IRCCS Fondazione S. Lucia, Rome, Italy.
J Neurol Sci. 2010 Feb 15;289(1-2):44-8. doi: 10.1016/j.jns.2009.08.017. Epub 2009 Sep 17.
Between 2005 and 2007, six patients affected by idiopathic Parkinson's disease (IPD) were submitted to the bilateral implantation (and subsequent deep brain stimulation - DBS) of the pedunculopontine nucleus (PPN) plus the subthalamic nucleus (STN). This review synthesizes the effects of PPN low-frequency stimulation on non-motor functions, focusing on patient sleep quality and cognitive performance. If not associated to STN-DBS, PPN-DBS promoted a modest amelioration of patient motor performance. However, during PPN-DBS, they experienced on the one hand a significant improvement in executive functions and working memory, on the other hand a beneficial change in sleep architecture. Overall, the limited sample hampers definite conclusions. Yet, although the PPN-DBS induced motor effects are quite disappointing (discouraging extended trials based upon the sole PPN implantation), the neuropsychological profile supports the contention by which in selected PD patients, with subtle cognitive deficits or vanished efficacy of previous implanted STN, PPN-DBS might still represent a reliable and compassionate option.

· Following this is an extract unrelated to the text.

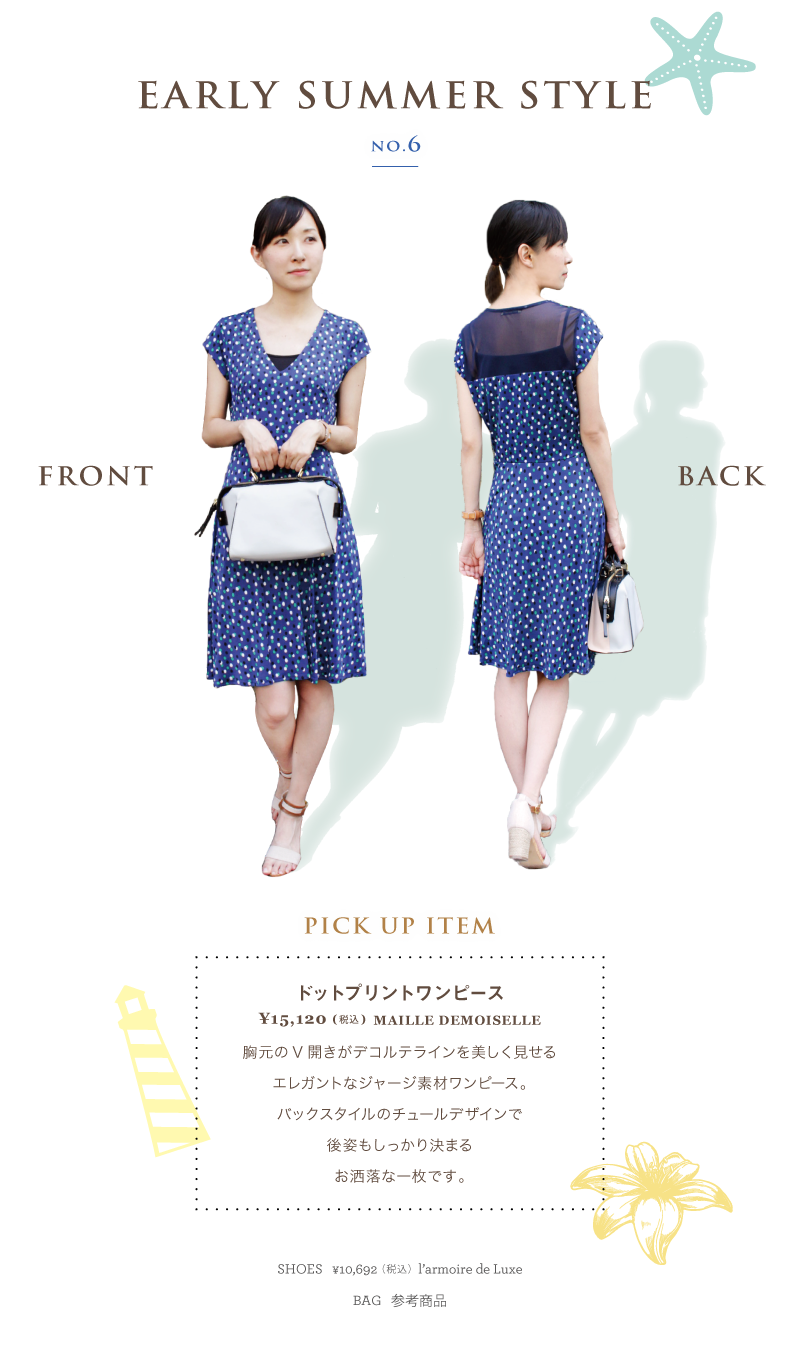 Luxe_160526_earlysummer-item_vol3_06.png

2005 年至 2007 年间,6 名特发性帕金森病(IPD)患者接受了苍白球内侧部(PPN)和丘脑底核(STN)双侧植入(随后进行深部脑刺激-DBS)。本综述综合了 PPN 低频刺激对非运动功能的影响,重点关注患者的睡眠质量和认知表现。如果不与 STN-DBS 相关联,PPN-DBS 可适度改善患者的运动表现。然而,在 PPN-DBS 过程中,患者一方面表现出执行功能和工作记忆显著改善,另一方面睡眠结构也得到有益改变。总的来说,有限的样本妨碍了明确的结论。然而,尽管 PPN-DBS 诱导的运动效果相当令人失望(阻止了仅基于 PPN 植入的扩展试验),神经心理学特征支持这样的观点,即在某些有轻微认知缺陷或以前植入的 STN 疗效消失的 PD 患者中,PPN-DBS 仍然可能是一种可靠且富有同情心的选择。